El 15 de febrero de 1898, sobre las nueve de la noche, hubo una explosión en el acorazado Maine, en la bahía de La Habana (Cuba), con el resultado de 261 muertos. Llevaba 20 días allí por decisión de las autoridades estadounidenses que, ante el creciente clima de hostilidad que se vivía en la isla, lo enviaron allí para proteger los intereses y a las personas de esa nacionalidad. Las especulaciones sobre los motivos de lo ocurrido comenzaron de inmediato variando entre quienes afirmaron que se trató de un accidente y los que afirmaron que había sido un acto de sabotaje ejecutado por españoles. Se llegó a afirmar que la bahía estaba minada y que estos artefactos, que explosionan por contacto, eran los causantes de las muertes. El día había sido muy tranquilo y no había el oleaje mínimo que exigen este tipo de ingenios de guerra.

Desde cierta prensa norteamericana, a la que hoy calificamos de amarilla, especialmente los medios del magnate William Randolph Hearts (maravillosamente retratado por Orson Welles en la película Ciudadano Kane) se lanzó una campaña furibunda contra España pidiendo abiertamente la guerra. De nada sirvió que los argumentos del atentado fuesen muy endebles. Querían la guerra y no pararon hasta conseguirla, utilizando las mentiras como argumento. El presidente William Mckinley la declaró el 25 de abril.

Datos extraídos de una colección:

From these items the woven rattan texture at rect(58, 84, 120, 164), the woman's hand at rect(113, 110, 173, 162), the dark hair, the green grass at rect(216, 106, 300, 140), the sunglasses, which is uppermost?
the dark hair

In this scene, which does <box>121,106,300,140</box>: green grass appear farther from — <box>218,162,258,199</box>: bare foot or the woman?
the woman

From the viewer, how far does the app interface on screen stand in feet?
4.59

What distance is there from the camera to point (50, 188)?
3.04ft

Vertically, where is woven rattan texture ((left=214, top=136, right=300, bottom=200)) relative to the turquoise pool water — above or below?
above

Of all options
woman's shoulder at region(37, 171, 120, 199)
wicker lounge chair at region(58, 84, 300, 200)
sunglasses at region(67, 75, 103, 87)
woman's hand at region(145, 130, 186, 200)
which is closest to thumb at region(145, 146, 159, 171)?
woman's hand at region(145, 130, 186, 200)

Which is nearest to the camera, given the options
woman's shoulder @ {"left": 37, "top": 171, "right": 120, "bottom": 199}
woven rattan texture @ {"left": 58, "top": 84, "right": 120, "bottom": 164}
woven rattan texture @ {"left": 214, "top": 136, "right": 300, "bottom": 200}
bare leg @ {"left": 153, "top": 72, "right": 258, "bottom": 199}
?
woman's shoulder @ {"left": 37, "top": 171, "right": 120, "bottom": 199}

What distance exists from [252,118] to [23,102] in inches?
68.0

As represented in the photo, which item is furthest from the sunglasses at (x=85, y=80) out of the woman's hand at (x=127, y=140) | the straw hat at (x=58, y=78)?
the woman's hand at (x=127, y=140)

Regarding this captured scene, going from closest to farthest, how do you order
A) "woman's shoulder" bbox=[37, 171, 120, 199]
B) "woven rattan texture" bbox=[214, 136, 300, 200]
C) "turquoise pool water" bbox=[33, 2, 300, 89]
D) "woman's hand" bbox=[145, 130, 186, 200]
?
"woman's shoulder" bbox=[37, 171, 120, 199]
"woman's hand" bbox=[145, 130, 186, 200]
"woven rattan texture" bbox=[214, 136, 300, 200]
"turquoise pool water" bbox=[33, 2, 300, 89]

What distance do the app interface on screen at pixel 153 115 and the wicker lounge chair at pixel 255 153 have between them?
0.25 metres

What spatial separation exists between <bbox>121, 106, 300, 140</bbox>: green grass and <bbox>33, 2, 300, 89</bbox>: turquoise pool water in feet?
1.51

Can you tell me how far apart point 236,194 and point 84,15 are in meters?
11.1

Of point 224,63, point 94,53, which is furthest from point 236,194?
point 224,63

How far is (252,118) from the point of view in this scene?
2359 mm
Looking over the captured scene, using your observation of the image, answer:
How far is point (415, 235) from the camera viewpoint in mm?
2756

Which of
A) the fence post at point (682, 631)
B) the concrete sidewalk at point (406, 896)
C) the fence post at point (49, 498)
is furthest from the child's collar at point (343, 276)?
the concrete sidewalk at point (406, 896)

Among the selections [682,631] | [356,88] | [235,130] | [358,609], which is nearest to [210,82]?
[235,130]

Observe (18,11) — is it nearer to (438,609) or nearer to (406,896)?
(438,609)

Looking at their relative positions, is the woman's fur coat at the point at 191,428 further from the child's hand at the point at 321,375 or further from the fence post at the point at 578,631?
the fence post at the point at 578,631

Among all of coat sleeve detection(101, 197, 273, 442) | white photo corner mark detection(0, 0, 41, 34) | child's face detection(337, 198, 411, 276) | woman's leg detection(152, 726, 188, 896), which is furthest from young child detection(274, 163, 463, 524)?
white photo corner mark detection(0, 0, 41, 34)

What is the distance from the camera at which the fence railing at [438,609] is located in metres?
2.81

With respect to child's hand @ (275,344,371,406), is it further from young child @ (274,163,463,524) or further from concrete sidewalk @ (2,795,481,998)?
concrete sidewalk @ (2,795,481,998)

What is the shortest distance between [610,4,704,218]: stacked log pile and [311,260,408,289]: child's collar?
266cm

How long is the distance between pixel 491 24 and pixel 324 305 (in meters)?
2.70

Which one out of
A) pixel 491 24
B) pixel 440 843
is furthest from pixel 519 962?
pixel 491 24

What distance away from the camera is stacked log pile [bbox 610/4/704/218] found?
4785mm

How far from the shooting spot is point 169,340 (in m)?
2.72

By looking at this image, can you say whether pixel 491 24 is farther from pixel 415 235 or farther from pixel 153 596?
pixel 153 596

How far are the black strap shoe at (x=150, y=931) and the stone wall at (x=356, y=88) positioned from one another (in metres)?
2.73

INSTRUCCIONES DE LA TAREA:
Copia de nuevo el pasaje del texto sobre la explosión del Maine que comienza en "El 15 de febrero" y termina en "ingenios de guerra.", pero sustituye "acorazado" por "buque de guerra".

RESPUESTA DEL EJERCICIO:
El 15 de febrero de 1898, sobre las nueve de la noche, hubo una explosión en el buque de guerra Maine, en la bahía de La Habana (Cuba), con el resultado de 261 muertos. Llevaba 20 días allí por decisión de las autoridades estadounidenses que, ante el creciente clima de hostilidad que se vivía en la isla, lo enviaron allí para proteger los intereses y a las personas de esa nacionalidad. Las especulaciones sobre los motivos de lo ocurrido comenzaron de inmediato variando entre quienes afirmaron que se trató de un accidente y los que afirmaron que había sido un acto de sabotaje ejecutado por españoles. Se llegó a afirmar que la bahía estaba minada y que estos artefactos, que explosionan por contacto, eran los causantes de las muertes. El día había sido muy tranquilo y no había el oleaje mínimo que exigen este tipo de ingenios de guerra.